Nuclear Weapons Site Alarms Shut Off, Scientists Inhale Uranium

At the nation’s top nuclear weapons labs and plants, safety mishaps have imperiled life and limb, and hindered national security operations.  This Scientific American story is part of a one-year investigation by reporters at the Center for Public Integrity that reveals many problems and little accountability. In addition to the Nevada accidents, a near-fission calamity in 2011 at Los Alamos National Laboratory in New Mexico led to an exodus of nuclear safety engineers and a four-year shutdown of operations crucial to the nation’s nuclear arsenal. Yet penalties for these incidents were relatively light, and many of the firms that run these facilities were awarded tens of millions of dollars in profits—or even new contracts—after major safety lapses occurred.

Not a clue.

The government scientists didn’t know they were breathing in radioactive uranium at the time it was happening. In fact, most didn’t learn about their exposure for months, long after they returned home from the nuclear weapons research center where they had inhaled it.

The entire event was characterized by sloppiness, according to a quiet federal investigation, with multiple warnings issued and ignored in advance, and new episodes of contamination allowed to occur afterward.

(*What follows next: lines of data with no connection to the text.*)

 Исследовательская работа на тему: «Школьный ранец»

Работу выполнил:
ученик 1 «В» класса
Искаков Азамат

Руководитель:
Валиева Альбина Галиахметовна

All of this transpired without public notice by the center.

Here’s how it happened: In April and May 2014, an elite group of 97 nuclear researchers from as far away as the U.K. gathered in a remote corner of Nye County, Nev., at the historic site where the U.S. had exploded hundreds of its nuclear weapons. With nuclear bomb testing ended, the scientists were using a device they called Godiva at the National Criticality Experiments Research Center to test nuclear pulses on a smaller and supposedly safe scale.

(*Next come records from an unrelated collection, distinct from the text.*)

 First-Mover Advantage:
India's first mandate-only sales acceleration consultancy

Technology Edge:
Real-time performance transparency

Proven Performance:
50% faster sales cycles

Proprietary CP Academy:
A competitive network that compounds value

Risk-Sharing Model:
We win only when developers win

But as the technicians prepared for their experiments that spring—under significant pressure to clear a major backlog of work and to operate the machine at what a report called Godiva’s “upper energy range”—they committed several grievous errors, according to government reports.

The machine had been moved to Nevada nine years earlier from Los Alamos, N.M. But a shroud, descriptively called Top Hat, which should have covered the machine and prevented the escape of any loose radioactive particles, was not reinstalled when it was reassembled in 2012.